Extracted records
◆ ◆ ◆ ◆ ◆ ◆ ◆

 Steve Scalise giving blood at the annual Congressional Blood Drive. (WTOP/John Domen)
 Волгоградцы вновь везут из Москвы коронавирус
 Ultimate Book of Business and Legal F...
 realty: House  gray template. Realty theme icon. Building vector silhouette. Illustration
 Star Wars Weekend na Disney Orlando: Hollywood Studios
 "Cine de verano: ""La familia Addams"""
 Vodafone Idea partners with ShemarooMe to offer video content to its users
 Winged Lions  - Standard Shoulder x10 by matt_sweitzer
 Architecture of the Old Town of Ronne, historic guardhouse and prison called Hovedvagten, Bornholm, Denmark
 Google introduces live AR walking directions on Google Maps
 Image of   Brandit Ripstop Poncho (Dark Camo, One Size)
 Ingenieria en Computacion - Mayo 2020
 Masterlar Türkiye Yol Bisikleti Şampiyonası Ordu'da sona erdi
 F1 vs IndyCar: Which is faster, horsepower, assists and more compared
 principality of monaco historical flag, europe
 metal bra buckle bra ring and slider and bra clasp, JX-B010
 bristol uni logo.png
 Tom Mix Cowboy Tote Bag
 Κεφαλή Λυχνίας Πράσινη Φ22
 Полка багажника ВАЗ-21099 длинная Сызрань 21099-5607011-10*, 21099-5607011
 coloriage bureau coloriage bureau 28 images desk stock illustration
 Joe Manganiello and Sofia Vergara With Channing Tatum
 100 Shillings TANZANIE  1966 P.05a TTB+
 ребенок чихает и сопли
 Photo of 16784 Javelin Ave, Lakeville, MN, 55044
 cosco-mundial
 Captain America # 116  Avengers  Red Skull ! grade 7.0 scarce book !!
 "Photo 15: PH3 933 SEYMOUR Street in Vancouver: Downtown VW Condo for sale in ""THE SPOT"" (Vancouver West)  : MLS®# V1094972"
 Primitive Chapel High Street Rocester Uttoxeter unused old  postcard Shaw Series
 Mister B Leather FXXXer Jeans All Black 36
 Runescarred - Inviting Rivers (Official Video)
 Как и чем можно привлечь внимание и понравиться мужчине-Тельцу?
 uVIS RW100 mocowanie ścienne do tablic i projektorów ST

◆ ◆ ◆ ◆ ◆ ◆ ◆

Reproduce exactly, please, only the lines from the start of the data above to the line that contains "vector silhouette. Illustration", with both ends kept.

* [Response for this exercise]
 Steve Scalise giving blood at the annual Congressional Blood Drive. (WTOP/John Domen)
 Волгоградцы вновь везут из Москвы коронавирус
 Ultimate Book of Business and Legal F...
 realty: House  gray template. Realty theme icon. Building vector silhouette. Illustration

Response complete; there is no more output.